She dropped back into her chair, smile peeling away, retreating muscle by muscle.
“I’m sorry,” Charlie said again, even though Grandaddy dying wasn’t his fault.
Rachel went to wash her hands for breakfast. She didn’t come back for six minutes, eyes rubbed red when she did. The eggs and bacon and toast were ready and waiting.
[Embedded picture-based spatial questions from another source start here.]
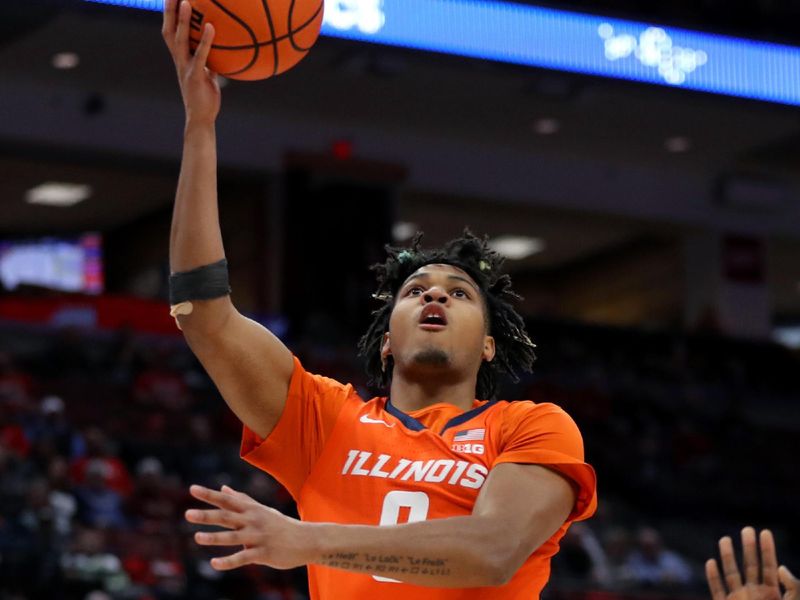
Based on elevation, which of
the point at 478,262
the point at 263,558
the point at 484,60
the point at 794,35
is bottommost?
the point at 263,558

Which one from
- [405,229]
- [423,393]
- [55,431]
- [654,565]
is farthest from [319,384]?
[405,229]

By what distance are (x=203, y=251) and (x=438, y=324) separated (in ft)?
2.30

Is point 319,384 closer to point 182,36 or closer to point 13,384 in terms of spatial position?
point 182,36

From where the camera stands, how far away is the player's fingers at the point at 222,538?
7.86 feet

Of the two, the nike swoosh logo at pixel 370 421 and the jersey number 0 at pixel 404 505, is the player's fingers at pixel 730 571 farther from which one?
the nike swoosh logo at pixel 370 421

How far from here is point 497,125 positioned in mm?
16141

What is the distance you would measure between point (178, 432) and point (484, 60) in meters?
5.38

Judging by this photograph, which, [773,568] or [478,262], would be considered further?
[478,262]

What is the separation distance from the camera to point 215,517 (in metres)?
2.41

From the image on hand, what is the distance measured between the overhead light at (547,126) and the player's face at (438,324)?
1238cm

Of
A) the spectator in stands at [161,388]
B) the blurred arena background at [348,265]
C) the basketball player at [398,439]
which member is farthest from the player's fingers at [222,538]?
the spectator in stands at [161,388]

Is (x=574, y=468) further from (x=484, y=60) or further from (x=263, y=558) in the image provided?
(x=484, y=60)

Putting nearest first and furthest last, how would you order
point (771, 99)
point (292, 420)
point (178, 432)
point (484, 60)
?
point (292, 420), point (484, 60), point (771, 99), point (178, 432)

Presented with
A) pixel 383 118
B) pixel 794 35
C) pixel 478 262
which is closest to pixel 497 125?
pixel 383 118
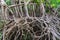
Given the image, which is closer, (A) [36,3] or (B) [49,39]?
(B) [49,39]

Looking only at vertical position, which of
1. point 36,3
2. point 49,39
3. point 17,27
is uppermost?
point 36,3

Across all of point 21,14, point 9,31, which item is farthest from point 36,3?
point 9,31

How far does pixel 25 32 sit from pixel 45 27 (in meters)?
0.25

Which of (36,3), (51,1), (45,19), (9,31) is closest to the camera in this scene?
(9,31)

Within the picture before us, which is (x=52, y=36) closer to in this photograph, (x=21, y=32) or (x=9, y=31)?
(x=21, y=32)

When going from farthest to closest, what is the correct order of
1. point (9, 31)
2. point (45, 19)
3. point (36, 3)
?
point (36, 3) < point (45, 19) < point (9, 31)

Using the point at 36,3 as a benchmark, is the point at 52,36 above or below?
below

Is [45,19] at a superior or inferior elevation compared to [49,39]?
superior

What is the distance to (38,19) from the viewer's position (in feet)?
6.99

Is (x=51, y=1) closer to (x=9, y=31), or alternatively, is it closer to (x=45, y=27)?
(x=45, y=27)

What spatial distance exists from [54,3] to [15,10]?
2.41 ft

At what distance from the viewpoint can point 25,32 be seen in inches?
82.3

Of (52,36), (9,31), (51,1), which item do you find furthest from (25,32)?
(51,1)

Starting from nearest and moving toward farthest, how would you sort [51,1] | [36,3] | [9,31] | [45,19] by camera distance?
[9,31] → [45,19] → [36,3] → [51,1]
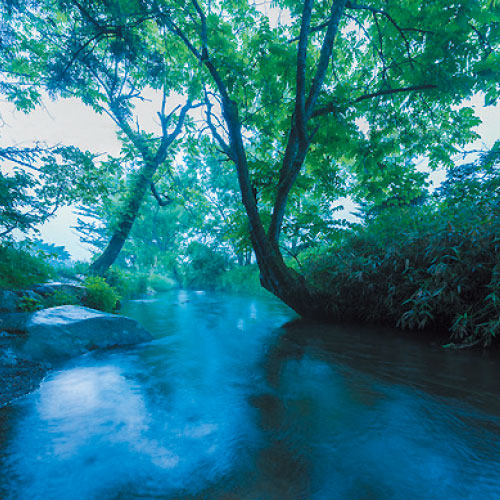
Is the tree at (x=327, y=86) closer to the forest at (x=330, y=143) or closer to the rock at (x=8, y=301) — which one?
the forest at (x=330, y=143)

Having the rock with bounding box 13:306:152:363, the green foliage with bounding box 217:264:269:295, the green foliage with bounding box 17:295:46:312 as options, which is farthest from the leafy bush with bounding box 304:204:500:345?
the green foliage with bounding box 217:264:269:295

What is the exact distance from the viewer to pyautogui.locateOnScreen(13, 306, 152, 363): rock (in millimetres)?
3688

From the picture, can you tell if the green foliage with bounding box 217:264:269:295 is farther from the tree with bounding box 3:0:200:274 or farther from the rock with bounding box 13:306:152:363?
the rock with bounding box 13:306:152:363

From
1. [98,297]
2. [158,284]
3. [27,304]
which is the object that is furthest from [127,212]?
[158,284]

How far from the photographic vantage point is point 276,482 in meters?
1.62

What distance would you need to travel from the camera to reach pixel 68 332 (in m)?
4.09

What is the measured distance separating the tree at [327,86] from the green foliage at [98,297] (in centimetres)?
424

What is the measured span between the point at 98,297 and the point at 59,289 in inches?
37.7

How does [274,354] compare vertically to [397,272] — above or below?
below

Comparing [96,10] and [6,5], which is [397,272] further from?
[6,5]

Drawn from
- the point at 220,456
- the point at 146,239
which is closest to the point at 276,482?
the point at 220,456

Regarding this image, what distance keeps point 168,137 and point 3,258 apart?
904 cm

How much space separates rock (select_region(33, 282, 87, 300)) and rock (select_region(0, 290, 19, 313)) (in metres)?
0.88

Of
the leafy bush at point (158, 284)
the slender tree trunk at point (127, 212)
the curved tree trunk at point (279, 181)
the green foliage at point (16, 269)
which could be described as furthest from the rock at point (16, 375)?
the leafy bush at point (158, 284)
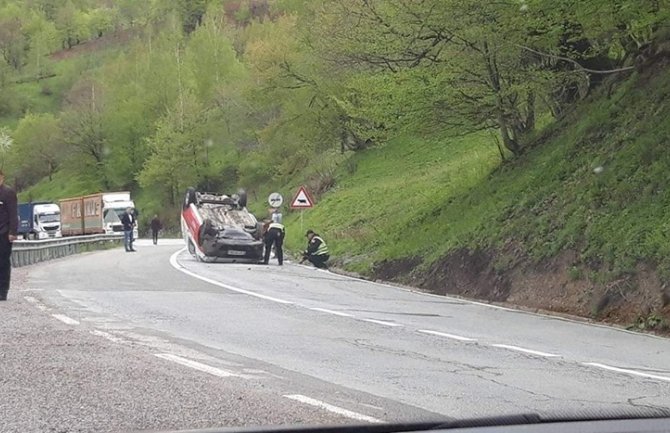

“Dave Winter called,” Charlie said, snapping a piece of bacon in half. “Chief of police,” he explained, reading the confusion on Rachel’s face. Maybe she wasn’t unreadable to him. “They’ll be around this afternoon sometime, to go over details for the press conference tomorrow morning. And see how you’re doing, of course. They want to get you booked in with the psychiatrist.”
Rachel nodded absently.
Another mouthful before she asked: “Do you know him well, the police chief?”
“We’ve had our dealings,” Charlie replied, a cough to help the bacon go down. “He’s the one who arrested me for your murder, Rachel.” His eyes were shy, dropping to his plate.
“Right,” she said, just as shy, spooling her fork through the pile of fluffy eggs. There would be more questions on that later, Bel thought, once Rachel worked up the courage. There were land mines everywhere here, open your mouth and they blew up. Dead dads and wrongful arrests, and nieces she never knew about.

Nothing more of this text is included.